This script allows you to download content from the Wayback Machine (archive.org). You can use it to download either the latest version or all versions of web page snapshots within a specified range.

### Arguments

- `-h`, `--help`: Show the help message and exit.
- `-a`, `--about`: Show information about the script and exit.

#### Required Arguments

- `-u`, `--url`: The URL of the web page to download. This argument is required.

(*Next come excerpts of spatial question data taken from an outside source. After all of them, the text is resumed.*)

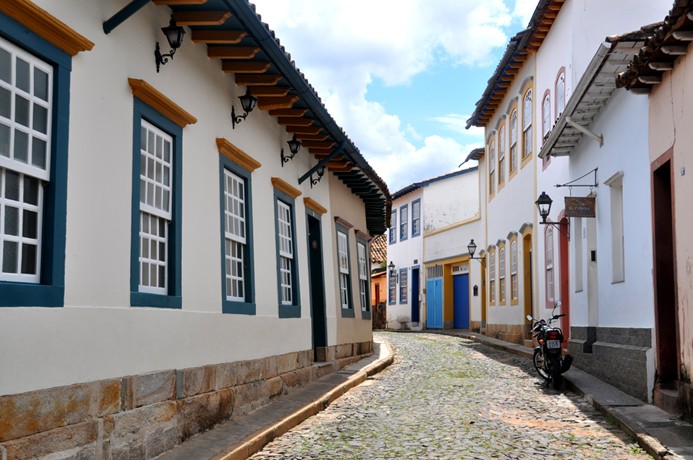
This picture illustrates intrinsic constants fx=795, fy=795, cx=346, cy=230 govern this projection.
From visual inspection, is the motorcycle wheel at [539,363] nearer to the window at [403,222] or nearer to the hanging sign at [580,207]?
the hanging sign at [580,207]

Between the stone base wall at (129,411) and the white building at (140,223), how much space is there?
0.02 metres

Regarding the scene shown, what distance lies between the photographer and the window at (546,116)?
16500 mm

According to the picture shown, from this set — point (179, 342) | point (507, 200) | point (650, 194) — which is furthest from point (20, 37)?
point (507, 200)

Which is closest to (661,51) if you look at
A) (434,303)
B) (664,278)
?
(664,278)

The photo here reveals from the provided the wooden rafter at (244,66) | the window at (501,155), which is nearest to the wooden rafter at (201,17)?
the wooden rafter at (244,66)

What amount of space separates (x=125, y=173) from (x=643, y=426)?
5.23 meters

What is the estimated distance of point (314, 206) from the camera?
41.8ft

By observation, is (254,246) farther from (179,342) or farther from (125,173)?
(125,173)

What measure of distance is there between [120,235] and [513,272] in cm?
1583

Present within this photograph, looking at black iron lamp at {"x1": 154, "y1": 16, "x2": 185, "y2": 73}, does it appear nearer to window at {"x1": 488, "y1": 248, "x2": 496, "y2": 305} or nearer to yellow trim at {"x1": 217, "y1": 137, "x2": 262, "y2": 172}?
yellow trim at {"x1": 217, "y1": 137, "x2": 262, "y2": 172}

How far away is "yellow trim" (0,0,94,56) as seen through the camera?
179 inches

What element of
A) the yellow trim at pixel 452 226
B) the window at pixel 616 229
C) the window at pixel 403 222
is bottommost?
the window at pixel 616 229

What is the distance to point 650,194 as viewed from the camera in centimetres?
895

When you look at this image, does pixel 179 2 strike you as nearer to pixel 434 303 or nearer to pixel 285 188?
pixel 285 188
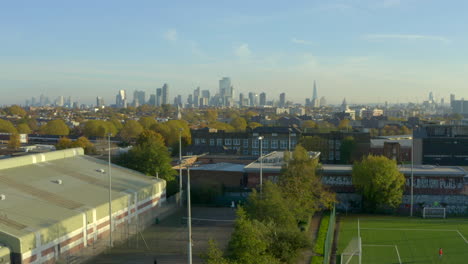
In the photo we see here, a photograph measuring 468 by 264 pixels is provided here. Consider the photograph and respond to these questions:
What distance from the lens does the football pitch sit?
73.2ft

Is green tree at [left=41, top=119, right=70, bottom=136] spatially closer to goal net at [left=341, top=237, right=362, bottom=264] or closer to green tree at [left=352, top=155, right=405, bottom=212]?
green tree at [left=352, top=155, right=405, bottom=212]

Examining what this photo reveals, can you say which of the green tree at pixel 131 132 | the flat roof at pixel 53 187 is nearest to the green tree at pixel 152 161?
the flat roof at pixel 53 187

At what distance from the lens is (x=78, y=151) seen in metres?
33.6

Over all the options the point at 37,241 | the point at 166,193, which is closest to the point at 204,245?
the point at 37,241

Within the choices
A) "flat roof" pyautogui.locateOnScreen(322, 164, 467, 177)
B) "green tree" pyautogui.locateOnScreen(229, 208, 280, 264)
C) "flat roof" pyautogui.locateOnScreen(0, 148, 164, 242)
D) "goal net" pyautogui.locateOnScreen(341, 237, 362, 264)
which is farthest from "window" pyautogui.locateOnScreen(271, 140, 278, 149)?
"green tree" pyautogui.locateOnScreen(229, 208, 280, 264)

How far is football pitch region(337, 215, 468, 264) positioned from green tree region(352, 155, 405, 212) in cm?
107

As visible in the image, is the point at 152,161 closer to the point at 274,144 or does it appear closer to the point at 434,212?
the point at 434,212

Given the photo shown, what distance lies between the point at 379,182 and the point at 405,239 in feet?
18.1

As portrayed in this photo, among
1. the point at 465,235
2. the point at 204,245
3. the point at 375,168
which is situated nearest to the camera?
the point at 204,245

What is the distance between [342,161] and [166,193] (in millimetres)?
24853

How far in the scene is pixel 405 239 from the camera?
1006 inches

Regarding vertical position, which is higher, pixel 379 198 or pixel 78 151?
A: pixel 78 151

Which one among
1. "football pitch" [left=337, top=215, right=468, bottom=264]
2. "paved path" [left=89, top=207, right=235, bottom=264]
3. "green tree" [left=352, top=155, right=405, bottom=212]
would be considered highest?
"green tree" [left=352, top=155, right=405, bottom=212]

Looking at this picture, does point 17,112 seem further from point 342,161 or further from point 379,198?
point 379,198
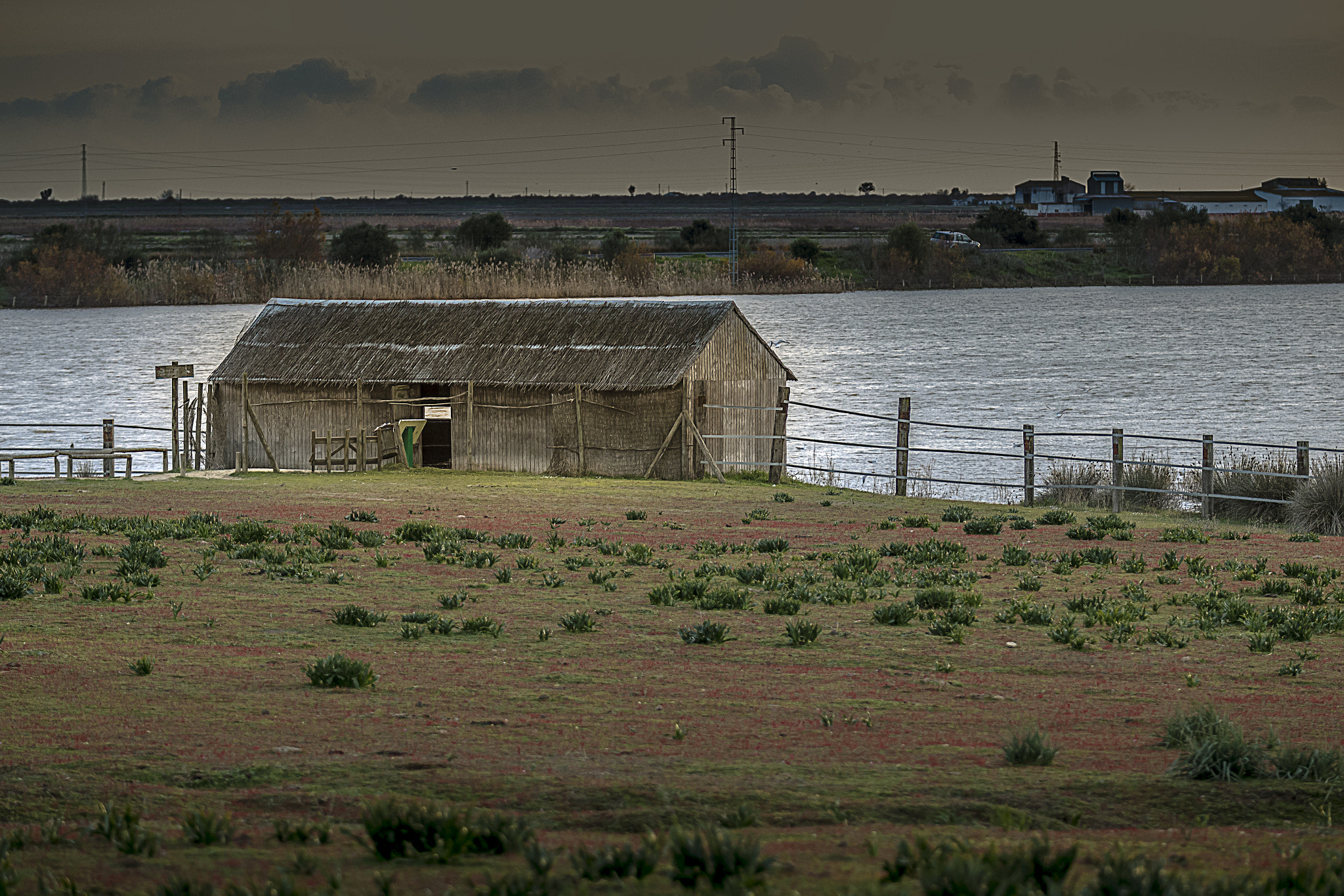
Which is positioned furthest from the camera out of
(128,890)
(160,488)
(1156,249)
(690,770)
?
(1156,249)

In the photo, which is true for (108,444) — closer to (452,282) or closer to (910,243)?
(452,282)

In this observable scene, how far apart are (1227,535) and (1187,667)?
955cm

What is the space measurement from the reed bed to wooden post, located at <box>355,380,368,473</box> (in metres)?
32.6

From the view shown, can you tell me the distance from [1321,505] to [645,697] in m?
17.3

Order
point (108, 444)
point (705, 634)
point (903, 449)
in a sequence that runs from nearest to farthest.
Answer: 1. point (705, 634)
2. point (903, 449)
3. point (108, 444)

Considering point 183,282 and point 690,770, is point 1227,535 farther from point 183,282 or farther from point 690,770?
point 183,282

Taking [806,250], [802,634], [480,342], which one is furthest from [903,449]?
[806,250]

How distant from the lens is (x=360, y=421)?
30219mm

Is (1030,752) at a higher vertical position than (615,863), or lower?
lower

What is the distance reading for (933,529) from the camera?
18.8 metres

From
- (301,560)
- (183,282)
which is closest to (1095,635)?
(301,560)

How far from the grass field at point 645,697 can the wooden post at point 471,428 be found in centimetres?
1303

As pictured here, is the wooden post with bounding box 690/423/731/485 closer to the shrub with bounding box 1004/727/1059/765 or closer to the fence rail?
the fence rail

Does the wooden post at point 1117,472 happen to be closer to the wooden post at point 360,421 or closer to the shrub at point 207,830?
the wooden post at point 360,421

#### Mode Selection (Choose One)

- `-c`, `--current`: Download the latest version of each file snapshot. You will get a rebuild of the current website with all available files (but not any original state because new and old versions are mixed).
- `-f`, `--full`: Download snapshots of all timestamps. You will get a folder per timestamp with the files available at that time.
- `-s`, `--save`: Save a page to the Wayback Machine. (beta)

#### Optional Arguments

- `-l`, `--list`: Only print the snapshots available within the specified range. Does not download the snapshots.
- `-e`, `--explicit`: Only download the explicit given url. No wildcard subdomains or paths.
- `-o`, `--output`: The folder where downloaded files will be saved.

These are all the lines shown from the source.